# Goal of the exercise:
Can you pull out each line of the data below that includes the word "States"?

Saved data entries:

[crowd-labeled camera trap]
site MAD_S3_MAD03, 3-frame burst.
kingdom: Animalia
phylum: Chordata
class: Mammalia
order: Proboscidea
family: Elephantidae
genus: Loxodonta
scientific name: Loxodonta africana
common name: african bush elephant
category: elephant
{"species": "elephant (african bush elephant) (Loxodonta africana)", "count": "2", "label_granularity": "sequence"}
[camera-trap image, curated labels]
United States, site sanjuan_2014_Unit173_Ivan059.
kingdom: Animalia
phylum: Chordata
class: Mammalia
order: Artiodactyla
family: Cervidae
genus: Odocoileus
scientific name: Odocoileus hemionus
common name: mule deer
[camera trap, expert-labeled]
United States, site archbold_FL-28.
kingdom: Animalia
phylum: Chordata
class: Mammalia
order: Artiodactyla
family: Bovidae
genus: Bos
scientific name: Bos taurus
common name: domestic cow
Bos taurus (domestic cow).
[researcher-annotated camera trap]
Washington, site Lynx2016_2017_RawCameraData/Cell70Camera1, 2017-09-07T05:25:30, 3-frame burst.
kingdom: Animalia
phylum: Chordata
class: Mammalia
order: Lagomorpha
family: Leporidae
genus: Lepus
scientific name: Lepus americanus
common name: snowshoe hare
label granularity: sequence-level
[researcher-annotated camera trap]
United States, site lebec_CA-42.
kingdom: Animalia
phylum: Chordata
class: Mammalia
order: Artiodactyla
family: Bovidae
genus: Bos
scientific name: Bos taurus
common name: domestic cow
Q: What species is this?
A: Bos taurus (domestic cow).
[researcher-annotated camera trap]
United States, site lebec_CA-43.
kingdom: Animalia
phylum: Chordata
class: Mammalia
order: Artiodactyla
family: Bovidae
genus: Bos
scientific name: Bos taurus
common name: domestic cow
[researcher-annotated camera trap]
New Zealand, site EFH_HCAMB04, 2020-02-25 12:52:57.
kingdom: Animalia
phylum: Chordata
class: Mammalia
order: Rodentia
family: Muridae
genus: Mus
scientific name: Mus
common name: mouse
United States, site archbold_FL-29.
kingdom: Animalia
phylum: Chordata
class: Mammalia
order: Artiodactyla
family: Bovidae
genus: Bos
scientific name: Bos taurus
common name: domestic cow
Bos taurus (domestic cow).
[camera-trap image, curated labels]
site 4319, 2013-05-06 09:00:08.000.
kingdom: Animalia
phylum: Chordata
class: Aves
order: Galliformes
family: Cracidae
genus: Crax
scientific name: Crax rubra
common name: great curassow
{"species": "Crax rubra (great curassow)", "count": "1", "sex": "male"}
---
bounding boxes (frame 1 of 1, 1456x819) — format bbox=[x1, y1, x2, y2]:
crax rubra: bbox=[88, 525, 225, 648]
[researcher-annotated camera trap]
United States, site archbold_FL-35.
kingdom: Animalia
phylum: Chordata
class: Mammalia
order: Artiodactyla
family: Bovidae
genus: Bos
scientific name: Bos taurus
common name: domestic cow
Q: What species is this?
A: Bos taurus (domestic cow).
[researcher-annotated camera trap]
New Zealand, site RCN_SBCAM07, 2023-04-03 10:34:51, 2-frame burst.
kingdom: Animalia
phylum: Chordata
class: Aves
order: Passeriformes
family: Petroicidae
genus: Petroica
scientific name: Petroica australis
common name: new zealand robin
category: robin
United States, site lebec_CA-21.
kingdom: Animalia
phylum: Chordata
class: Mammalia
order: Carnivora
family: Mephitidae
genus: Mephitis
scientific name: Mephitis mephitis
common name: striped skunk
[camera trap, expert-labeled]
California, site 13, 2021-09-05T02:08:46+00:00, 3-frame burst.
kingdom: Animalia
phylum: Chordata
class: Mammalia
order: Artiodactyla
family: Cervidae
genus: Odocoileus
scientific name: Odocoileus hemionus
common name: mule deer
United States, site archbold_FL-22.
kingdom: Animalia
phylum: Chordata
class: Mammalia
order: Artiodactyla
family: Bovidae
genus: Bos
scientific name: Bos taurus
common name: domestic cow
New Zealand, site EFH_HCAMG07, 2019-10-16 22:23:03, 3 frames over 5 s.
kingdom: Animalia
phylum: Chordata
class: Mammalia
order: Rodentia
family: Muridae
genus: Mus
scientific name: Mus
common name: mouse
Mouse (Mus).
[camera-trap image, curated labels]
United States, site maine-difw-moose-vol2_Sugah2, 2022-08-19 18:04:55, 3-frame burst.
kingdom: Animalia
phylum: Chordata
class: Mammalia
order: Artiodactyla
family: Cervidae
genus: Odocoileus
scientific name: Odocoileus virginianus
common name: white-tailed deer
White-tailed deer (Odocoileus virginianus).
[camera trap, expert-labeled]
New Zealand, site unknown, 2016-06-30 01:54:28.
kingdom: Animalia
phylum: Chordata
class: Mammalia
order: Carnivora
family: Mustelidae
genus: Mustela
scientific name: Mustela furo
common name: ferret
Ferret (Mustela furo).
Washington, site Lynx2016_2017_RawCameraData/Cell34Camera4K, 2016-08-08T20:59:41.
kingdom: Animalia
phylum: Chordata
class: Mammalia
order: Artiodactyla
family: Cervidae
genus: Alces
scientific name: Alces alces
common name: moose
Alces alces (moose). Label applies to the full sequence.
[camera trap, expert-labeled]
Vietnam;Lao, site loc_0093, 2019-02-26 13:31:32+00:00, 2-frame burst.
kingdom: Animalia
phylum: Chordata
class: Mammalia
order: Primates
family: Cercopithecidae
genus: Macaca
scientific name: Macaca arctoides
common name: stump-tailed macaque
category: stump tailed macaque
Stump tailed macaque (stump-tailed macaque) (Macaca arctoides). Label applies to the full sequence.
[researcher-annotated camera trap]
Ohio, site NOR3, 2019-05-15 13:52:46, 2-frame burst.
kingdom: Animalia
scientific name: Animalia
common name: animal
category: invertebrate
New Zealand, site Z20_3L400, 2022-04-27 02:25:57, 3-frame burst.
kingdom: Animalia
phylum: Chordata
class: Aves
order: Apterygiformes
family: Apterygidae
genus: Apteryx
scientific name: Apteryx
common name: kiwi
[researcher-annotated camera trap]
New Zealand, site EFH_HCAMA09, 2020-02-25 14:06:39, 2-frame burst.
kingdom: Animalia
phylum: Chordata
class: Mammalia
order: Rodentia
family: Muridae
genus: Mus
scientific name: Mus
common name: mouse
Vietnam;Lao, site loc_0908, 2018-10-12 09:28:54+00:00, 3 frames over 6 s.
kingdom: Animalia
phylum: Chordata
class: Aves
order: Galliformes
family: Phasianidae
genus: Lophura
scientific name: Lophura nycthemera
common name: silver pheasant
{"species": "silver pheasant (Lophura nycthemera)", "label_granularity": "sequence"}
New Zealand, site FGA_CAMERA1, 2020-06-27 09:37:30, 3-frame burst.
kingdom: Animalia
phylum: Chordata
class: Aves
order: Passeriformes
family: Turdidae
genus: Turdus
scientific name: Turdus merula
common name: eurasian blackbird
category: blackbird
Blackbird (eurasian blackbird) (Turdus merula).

# Output for this exercise:
United States, site sanjuan_2014_Unit173_Ivan059.
United States, site archbold_FL-28.
United States, site lebec_CA-42.
United States, site lebec_CA-43.
United States, site archbold_FL-29.
United States, site archbold_FL-35.
United States, site lebec_CA-21.
United States, site archbold_FL-22.
United States, site maine-difw-moose-vol2_Sugah2, 2022-08-19 18:04:55, 3-frame burst.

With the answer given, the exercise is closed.